All notices permitted or required to be delivered under this APA shall be delivered by email to the respective parties at the addresses listed below. In the event recipient Party does not acknowledge receipt of such email, then sender party to confirm such email delivery by sending a confirmation copy via overnight delivery to addresses listed below. So long as any notice is prepared, addressed, and delivered in accordance with this Section 10.5, then any such notice shall be deemed to have been received at the time of transmission in the case of email, provided confirmation is acknowledged or sent as described above. The parties may change their notice information below by delivery of written notice via email to the other party in accordance with this Section 10.5 with new notice information.
+--
- [GOAL 1]
Copy the notice clause between "All notices permitted" and "new notice information.", inclusive, replacing "overnight delivery" with "registered mail".

- [RECORDS PROVIDED]
+--
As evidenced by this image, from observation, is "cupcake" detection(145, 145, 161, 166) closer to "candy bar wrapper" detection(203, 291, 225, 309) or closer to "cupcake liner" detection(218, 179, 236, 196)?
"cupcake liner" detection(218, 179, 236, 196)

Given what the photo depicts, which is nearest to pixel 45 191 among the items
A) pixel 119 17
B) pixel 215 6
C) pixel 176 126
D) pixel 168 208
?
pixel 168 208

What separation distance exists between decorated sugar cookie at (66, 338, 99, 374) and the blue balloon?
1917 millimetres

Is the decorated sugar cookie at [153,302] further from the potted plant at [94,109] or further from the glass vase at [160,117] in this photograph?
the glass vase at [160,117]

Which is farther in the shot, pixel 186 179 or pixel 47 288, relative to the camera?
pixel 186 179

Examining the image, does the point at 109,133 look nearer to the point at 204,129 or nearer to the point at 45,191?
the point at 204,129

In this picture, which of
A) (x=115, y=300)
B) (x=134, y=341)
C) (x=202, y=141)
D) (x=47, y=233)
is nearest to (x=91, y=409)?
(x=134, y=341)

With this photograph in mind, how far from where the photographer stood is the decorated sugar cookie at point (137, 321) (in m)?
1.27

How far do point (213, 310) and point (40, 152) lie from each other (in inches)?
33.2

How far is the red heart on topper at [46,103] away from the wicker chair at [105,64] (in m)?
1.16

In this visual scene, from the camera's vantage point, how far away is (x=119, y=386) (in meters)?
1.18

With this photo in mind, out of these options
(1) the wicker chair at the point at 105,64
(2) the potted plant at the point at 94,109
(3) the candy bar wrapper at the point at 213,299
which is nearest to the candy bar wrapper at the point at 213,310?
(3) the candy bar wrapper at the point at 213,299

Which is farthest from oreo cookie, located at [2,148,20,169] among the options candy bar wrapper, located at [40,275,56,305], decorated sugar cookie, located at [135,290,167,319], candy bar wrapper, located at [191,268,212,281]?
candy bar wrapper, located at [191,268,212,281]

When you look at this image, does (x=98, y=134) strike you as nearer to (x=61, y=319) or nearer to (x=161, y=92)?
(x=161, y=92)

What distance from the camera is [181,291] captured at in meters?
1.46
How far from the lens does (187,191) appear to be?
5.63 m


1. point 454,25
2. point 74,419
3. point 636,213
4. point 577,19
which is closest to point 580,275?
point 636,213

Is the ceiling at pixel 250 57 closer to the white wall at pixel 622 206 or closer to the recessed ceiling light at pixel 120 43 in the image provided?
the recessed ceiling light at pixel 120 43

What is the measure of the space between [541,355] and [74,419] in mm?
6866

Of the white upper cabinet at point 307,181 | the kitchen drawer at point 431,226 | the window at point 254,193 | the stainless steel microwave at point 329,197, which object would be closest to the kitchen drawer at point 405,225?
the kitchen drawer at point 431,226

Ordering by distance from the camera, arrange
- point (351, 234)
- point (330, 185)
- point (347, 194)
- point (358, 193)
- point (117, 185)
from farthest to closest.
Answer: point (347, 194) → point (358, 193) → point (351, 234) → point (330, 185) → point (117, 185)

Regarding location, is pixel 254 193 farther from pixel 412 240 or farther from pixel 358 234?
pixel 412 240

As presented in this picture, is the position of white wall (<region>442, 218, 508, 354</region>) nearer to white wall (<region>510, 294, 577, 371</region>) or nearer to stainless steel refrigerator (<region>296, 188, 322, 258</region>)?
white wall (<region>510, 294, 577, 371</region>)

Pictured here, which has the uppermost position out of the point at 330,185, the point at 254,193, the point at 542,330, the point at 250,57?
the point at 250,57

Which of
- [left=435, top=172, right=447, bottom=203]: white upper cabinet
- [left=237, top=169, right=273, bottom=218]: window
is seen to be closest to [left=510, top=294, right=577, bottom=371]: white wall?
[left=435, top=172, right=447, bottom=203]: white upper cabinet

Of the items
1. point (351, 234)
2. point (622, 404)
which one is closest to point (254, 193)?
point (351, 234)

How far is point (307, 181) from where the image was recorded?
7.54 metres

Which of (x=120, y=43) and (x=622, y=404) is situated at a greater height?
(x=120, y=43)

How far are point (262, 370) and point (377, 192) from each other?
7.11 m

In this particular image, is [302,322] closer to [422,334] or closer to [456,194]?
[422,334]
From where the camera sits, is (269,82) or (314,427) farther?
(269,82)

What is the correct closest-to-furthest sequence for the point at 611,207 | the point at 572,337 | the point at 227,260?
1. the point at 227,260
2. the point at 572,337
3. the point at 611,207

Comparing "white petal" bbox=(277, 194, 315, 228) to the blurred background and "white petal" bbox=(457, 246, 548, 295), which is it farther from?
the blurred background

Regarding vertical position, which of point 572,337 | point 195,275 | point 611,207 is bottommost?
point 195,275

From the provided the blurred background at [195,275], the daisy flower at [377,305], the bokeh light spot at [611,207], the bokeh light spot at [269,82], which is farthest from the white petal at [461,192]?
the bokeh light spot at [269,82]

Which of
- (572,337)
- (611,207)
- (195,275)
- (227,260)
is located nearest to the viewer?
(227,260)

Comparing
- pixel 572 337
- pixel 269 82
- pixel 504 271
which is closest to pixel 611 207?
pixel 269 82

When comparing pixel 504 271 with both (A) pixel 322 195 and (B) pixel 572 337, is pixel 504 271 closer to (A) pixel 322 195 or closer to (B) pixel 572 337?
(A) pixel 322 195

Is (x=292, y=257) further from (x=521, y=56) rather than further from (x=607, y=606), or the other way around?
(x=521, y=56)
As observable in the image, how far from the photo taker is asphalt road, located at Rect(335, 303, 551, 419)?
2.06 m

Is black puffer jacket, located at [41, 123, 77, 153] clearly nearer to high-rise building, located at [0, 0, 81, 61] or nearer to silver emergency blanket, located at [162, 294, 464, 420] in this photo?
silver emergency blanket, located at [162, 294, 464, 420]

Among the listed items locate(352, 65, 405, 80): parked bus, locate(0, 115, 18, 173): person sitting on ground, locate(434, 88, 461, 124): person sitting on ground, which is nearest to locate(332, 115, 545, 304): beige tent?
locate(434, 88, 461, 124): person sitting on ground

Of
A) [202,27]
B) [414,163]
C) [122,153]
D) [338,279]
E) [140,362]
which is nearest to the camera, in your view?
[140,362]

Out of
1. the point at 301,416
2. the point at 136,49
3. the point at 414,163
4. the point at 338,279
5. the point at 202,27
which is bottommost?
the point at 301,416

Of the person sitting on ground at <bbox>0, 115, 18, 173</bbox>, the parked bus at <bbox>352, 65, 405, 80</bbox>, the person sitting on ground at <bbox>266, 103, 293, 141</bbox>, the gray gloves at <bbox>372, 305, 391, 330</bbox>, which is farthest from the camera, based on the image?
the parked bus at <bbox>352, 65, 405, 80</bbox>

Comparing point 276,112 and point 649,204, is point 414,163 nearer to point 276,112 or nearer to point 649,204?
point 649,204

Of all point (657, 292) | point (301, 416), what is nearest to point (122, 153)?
+--
- [GOAL 2]
Pull out every line of the listing that contains the string "look".

- [EXERCISE OUTPUT 1]
All notices permitted or required to be delivered under this APA shall be delivered by email to the respective parties at the addresses listed below. In the event recipient Party does not acknowledge receipt of such email, then sender party to confirm such email delivery by sending a confirmation copy via registered mail to addresses listed below. So long as any notice is prepared, addressed, and delivered in accordance with this Section 10.5, then any such notice shall be deemed to have been received at the time of transmission in the case of email, provided confirmation is acknowledged or sent as described above. The parties may change their notice information below by delivery of written notice via email to the other party in accordance with this Section 10.5 with new notice information.

- [EXERCISE OUTPUT 2]
Examining the image, does the point at 109,133 look nearer to the point at 204,129 or nearer to the point at 45,191?
When you look at this image, does (x=98, y=134) strike you as nearer to (x=61, y=319) or nearer to (x=161, y=92)?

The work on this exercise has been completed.